81 eyes (66 subjects), including 10 healthy, 23 glaucoma suspect (GS), and 48 glaucomatous (GL) eyes, underwent a comprehensive ophthalmic exam and swept-source OCT scanning. The center of the ON head was ascertained by locating the Bruch membrane opening and finding the centroid. LC pores were segmented using a previously described segmentation algorithm. Axonal pore paths were tracked individually across the depth of the LC automatically using custom MATLAB and ImageJ software. Pore paths were then quantified using a method described in Figure A, with positive values for paths traversing the LC towards the center of the ON and negative values for those diverging from the center. Linear mixed effects models were used to test whether average path significantly differed from zero and to quantify the difference between diagnostic categories and disease severity as quantified by VF mean deviation (MD).
Average pore paths within the LC traversed toward the ON center posteriorly for a distance of 22.9±2.8μm between the anterior and posterior surfaces of analyzable LC (p<0.001). For each diagnostic category, the average convergence were 21.4±28.2μm (healthy), 21.4±27.3μm (GS), and 24.0±21.1μm (GL). There was no detectable statistically significant difference between the diagnostic categories or VF MD.
Axonal pore paths traverse the LC closer to the ON center along the depth of the LC regardless of disease severity or diagnostic category. Considering that the scleral canal widens with depth this anatomical configuration could be due to decreasing beam width between axonal pores. This spatial organization of the ON should be considered when assessing LC volumetric microstructure.
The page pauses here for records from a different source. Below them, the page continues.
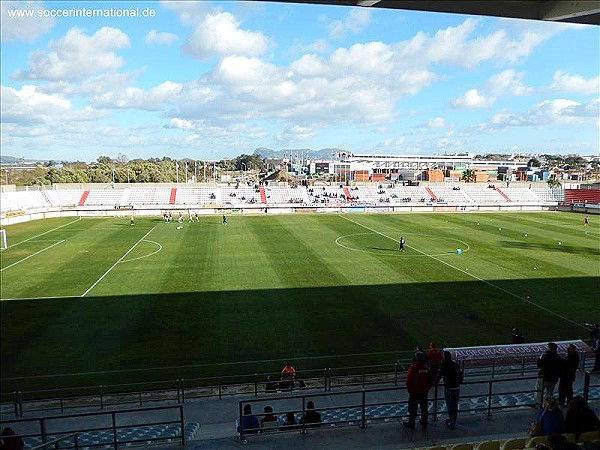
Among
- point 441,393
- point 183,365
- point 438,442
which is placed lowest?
point 183,365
This is an abstract that was submitted for the 2016 ARVO Annual Meeting, held in Seattle, Wash., May 1-5, 2016.
(A) Method of determining whether axonal paths traverse LC closer to the ON center: distance between ON center and the anterior pore subtracted from distance between ON center and the same pore tracked all the way to the posterior surface of analyzable LC. (B) Average pore path by diagnostic category and (C) VF MD.